Лунная ночь на маньчжурской границе. С верхушки старой лиственницы сонный ворон видит холмистую равнину, поросшую мелким леском и кустарниками.
Слева — силуэт большого моста через невидимый для нас овраг, а правее его — две украинские хаты колхоза «25 Октября», на берегу реки. За рекою — Маньчжурия. На лунном свету блестит и искрится жестяной щит перед хатами: «Стан колхоза «25 Октября». А за рекою, в тускло-голубой дымке, Маньчжурия. Там взлетают фейерверки, шутихи, оттуда доносится визгливый скрежет японской военной музыки и крики: «Банзай, банзай!»
Ворон ворчит недовольно, пытаясь уснуть.
В одной из хат Степанида Тарасовна, высокая женщина, в пышной украинской одежде, накрывает на стол.
Ей лет пятьдесят.
Куличи, жаркое и колбаса стоят на лавках.
Мальчуган, лет двенадцати, рисует на белой стене аэроплан, парашюты и птиц, несущих в клювах розы.
Девочка, немного взрослее мальчугана, с вихрами коротких косичек и в больших отцовских сапогах, суетливо носится по горнице, встряхивая салфеткой, перетирая тарелки, с подчеркнутой щепетильностью наводя порядок всюду, где бы ни появилась. Когда она вылетает из комнаты в сени, через раскрытую дверь в горницу с неприятной силой врывается музыка, гремящая за рекой.
Степанида спрашивает через окно у сидящего на завалинке:
— Не слышно там наших, Ерофей?
Мы видим на завалинке треть стариковского лица.

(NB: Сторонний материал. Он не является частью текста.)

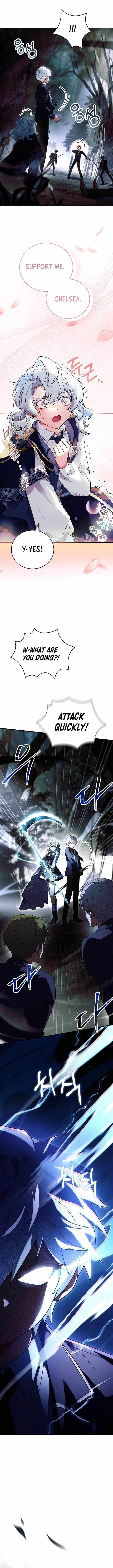 Legendary Hero Is an Academy Honors Student Chapter 5 - Page 13 in English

— А и где пропали, ума не приложу, — говорит Степанида.
— Не видать, кума.
— В правлении митинг им устроили, вот вам честное пионерское, — пробегая с поросенком в руках, говорит девочка.

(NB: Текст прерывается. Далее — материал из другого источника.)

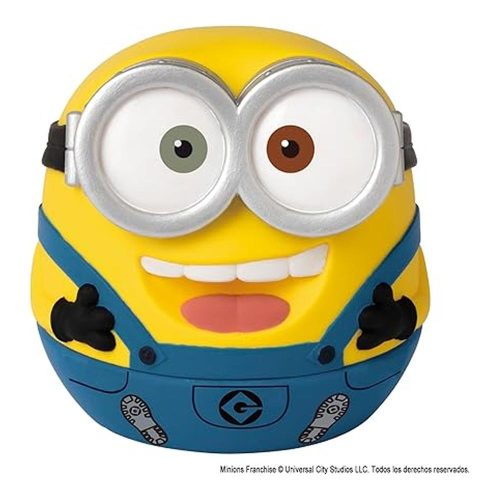 Juguete Electrónico Minions Squeeze Minion Bob Bandai 91195
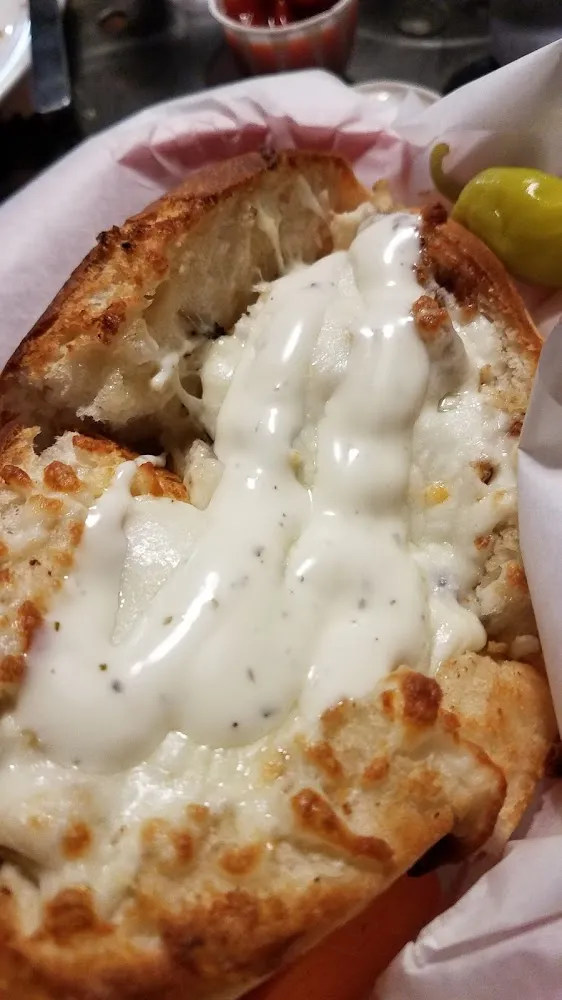 Chicken Ranch Sub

— Ночь. Заставы кругом, патрули, дорога трудная, — говорит старик.
— Да закрыл бы ты окно, Ерофей! Через эту музыку у меня аж зубы заболели. От сказились! Что ни ночь, то праздник у них!

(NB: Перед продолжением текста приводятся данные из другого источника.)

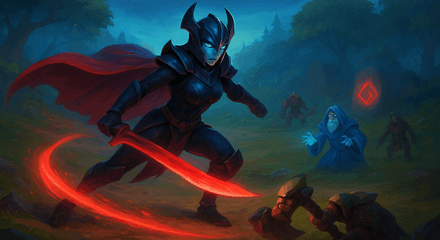 Гайд на роль керри в Dota 2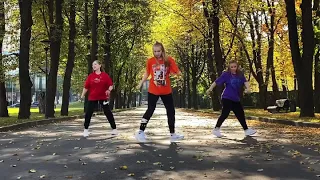 Девушки классно танцуют Шафл 🔥 Shuffle Dance & CuttingShapes 🔥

— К японцам ноне генерал какой-то приезжал, народ смотрел, — говорит старик, закрывая окно со стороны улицы.
Горница просторна и чиста. На стенах чучела фазанов и лис, противогазы, портреты вождей и большая увеличенная фотография мужчины с широкой упрямой бородой. На гимнастерке красный бант. Под фотографией шашка и револьвер.
Старик, сидящий на завалинке, заглядывает в окно.
— Васюнь, поди, голубь, погляди, ваши, кажись, идут! На мосту голоса, — говорит он мальчику.
Не оборачиваясь, мальчик рисует.
— Он у нас бойкот объявил, — говорит мать, подходя к окну. — Третьего дня заявление нам представил: не желаю, говорит, чтобы вы меня Васькой звали, и отрекаюсь.
— От чертенок! Да наша Ксенька тоже, знаешь, придумала. Зовите, говорит, меня Чапай — и все тут, — отвечает старик, подмигивая в сторону девочки, теперь протирающей тряпкой фазанов и фотографии.
— Чапай, что ж, Чапай — это полбеды, — замечает Степанида. — А наш-то ведь как придумал — чтобы все его Коккинаки звали, да взял и заявление написал, — и она кивает на стену, на которой под птицами и парашютами намалеван аэроплан, свечой уходящий в небо, и написано: «Я не Васька, а Коккинаки, летчик».
— Драть их надо бы за такие дела! — говорит старик с нарочитой серьезностью и улыбается. Смеясь, говорит он мальчику: — Товарищ Коккинаки, слетай, сделай милость, разведай!
— Бреющим? — охотно отзывается малый — Есть сделать бреющим! Выруливаю на старт.
Мать смеется.
— Стены-то, стены! Уборки завтра на целый день.
— Это лозунги, нельзя их стирать, тетя, — надменно и поучительно говорит Ксеня, стирая пыль с шашки и стоя с обнаженным клинком.
Ерофей довольно оглядывает рисунки.
— Это он Антону в уважение, зятю вашему. В Москве, говорил Антон, как праздник — так лозунги на домах. Ну, Васютка и разделал. Прошу, пожалуйста, к стенке не притулиться!